Artificial Intelligence: Coming to the Rescue of ITOps

According to McKinsey’s Global Institute Report of 2018, artificial intelligence (AI) has the potential to create an annual value of $3.5 billion to $5.8 billion across different industry sectors. Today, AI in finance and IT alone accounts for about $100 billion; hence, it is becoming quite the game changer in the IT world.

With the onset of cloud adoption, the world of IT DevOps has changed dramatically. The focus of ITOps is changing to an integrated, service-centric approach that maximizes business services availability. AI can help ITOps in early detection of outages, potential root cause prediction, finding systems and nodes that are susceptible to outages, average resolution time and more. This article highlights a few use cases where AI can be integrated with ITOps, simplifying day-to-day operations and making remediation more robust.

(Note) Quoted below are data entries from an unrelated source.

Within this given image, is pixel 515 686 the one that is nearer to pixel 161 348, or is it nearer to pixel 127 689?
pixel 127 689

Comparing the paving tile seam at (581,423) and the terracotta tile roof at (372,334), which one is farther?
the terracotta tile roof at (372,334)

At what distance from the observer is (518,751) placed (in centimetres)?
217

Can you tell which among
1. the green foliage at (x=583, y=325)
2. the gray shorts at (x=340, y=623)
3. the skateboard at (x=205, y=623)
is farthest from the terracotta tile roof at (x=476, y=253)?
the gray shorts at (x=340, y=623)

Predictive Analytics of Outages

False positives can cause threat alert fatigue for ITOps teams. One survey indicates that about 52 percent of security alerts are generally false positives. This puts a lot of pressure on the teams, as they have to review each of these alerts manually. In such a scenario, deep neural networks can predict whether an alert will result in outages.

Alerts Layers Yes/No

Feed Forward back propagation with two hidden layers should yield good results in terms of predicting outages as illustrated above. All alert types within a stipulated time can act as inputs and outages would be the output. Historical data should be used to train the model. Every enterprise has its own fault line and weakness, and it is only through historical data that latent features are surfaced; hence, every enterprise should build its own customized model, as a “one size fits all” model has a higher likelihood of not delivering expected outcomes.

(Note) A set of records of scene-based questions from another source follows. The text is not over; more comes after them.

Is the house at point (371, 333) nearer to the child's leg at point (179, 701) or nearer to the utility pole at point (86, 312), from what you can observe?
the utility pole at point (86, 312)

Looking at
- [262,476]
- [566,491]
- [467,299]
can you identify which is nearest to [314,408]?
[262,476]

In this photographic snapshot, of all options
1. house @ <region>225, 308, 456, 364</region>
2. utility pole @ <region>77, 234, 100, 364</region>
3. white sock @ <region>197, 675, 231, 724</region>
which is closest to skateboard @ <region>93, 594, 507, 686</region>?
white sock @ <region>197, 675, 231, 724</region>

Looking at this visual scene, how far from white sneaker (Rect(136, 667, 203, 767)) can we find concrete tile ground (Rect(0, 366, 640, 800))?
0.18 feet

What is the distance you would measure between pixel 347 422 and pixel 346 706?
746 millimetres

The alternate method is a logistic regression where all “alert types” are input variables and “binary outages” would be the output.

Logistic regression measures the relationship between the categorical dependent variables and one or more independent variables by estimating probabilities using a logistic function, which is the cumulative logistic distribution. Thus, it treats the same set of problems as probit regression using similar techniques, with the latter using a cumulative normal distribution curve instead.

Root Cause Classification and Prediction

This is a two-step process. In the first step, root cause classification is done based on keyword search. From free-flow root cause analysis fields, natural language processing (NLP) is used to extract key values and classify into predefined root causes. This can be either supervised or unsupervised.

In the second step, random forest for multi-class neural networks can be used to predict root causes while other attributes act as input. Based on the data volume and the datatype, one can choose the right classification model. In general, random forest has better accuracy, but it needs structured data and right labeling and it is less fault-tolerant to data quality. While a multi-class neural network will need a large volume of data to train, it is more fault-tolerant but slightly less accurate.

Prediction of Average Time to Close a Ticket

A simple weighted average formula can be used to predict time taken for ticket resolution:

Avg time (t) = (a1.T1 + a2.T2+ a3.T3 )/(count of T1+T2+T3)

Where T1 are ticket types.

Other attributes can be used to segment the ticket into right cohorts to make it more predictable. This helps in better resource planning and utilization. Weightage of features can be done heuristically or empirically.

Unusual Load on System

Simple anomaly detection algorithms can inform whether the system is going through a normal load or it has high variance. A high variance/deviation from average on time series can inform the unusual activities or resources that are not freeing up. However, the algorithm should take care of seasonality, as a system load is a function of time and season.

Given the above scenarios, it is obvious that AI has a tremendous opportunity to serve IT operations. It can be used for several ITOps including prediction, event correlation, detection of unusual loads on system (e.g. cyberattack) and remediation based on root cause analysis.

— Vivek Singh